Так они остались — Шурка и Ли. Шурка стрелял из кустов и снял пятерых колчаковцев. Его ранили, ткнули штыком, решили: мол, прикончили. Но живучий Шурка сутки провалялся в кустах. Получив пополнение и отбросив казаков, мы наткнулись на полумертвого Шурку и подобрали его. А Ли так и остался на дереве.

Он, оказывается, был запасливым и даже при нашем голодном пайке на патроны набил ими полные карманы. Фокусник, он успевал во время боев подобрать все, что уже и не могло пригодиться врагу.
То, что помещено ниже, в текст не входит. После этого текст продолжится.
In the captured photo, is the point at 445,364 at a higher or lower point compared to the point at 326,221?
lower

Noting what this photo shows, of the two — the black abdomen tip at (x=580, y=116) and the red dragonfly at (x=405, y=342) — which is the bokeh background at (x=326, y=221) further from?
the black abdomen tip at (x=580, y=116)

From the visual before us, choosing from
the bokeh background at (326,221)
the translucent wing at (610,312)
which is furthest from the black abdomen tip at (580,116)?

Рядом с Ли висела привязанная к ветвям шапчонка, в которую он вывалил все патроны из карманов. Теперь только один патрон лежал на донышке — Ли не успел вынуть этот последний из ветхой своей шапки.
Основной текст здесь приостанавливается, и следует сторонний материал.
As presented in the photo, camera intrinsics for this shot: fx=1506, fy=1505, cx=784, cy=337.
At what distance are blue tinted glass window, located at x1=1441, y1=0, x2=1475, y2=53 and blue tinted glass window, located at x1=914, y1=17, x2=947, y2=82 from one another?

Казаки изрешетили невеличку-китайца, но он не упал с дерева и висел вниз головой, намертво обвив своими ловкими ногами его верхушку.

Так он и уехал от нас на своем верном зеленом коне…

Раненый замолчал, и все мы уставились на него, догадываясь, что он-то и есть тот самый — живучий Шурка.

ТРИСТА

— Ну что ж, — сказал Саша Буков, белокурый, веселый комиссар, — теперь, пожалуй, пришел и мой черед припоминать. Я только не люблю печальные истории, хотя на войне с ними сталкиваешься на каждом шагу. Впрочем, ничего особенного я вам рассказать не сумею, так, просто один случай.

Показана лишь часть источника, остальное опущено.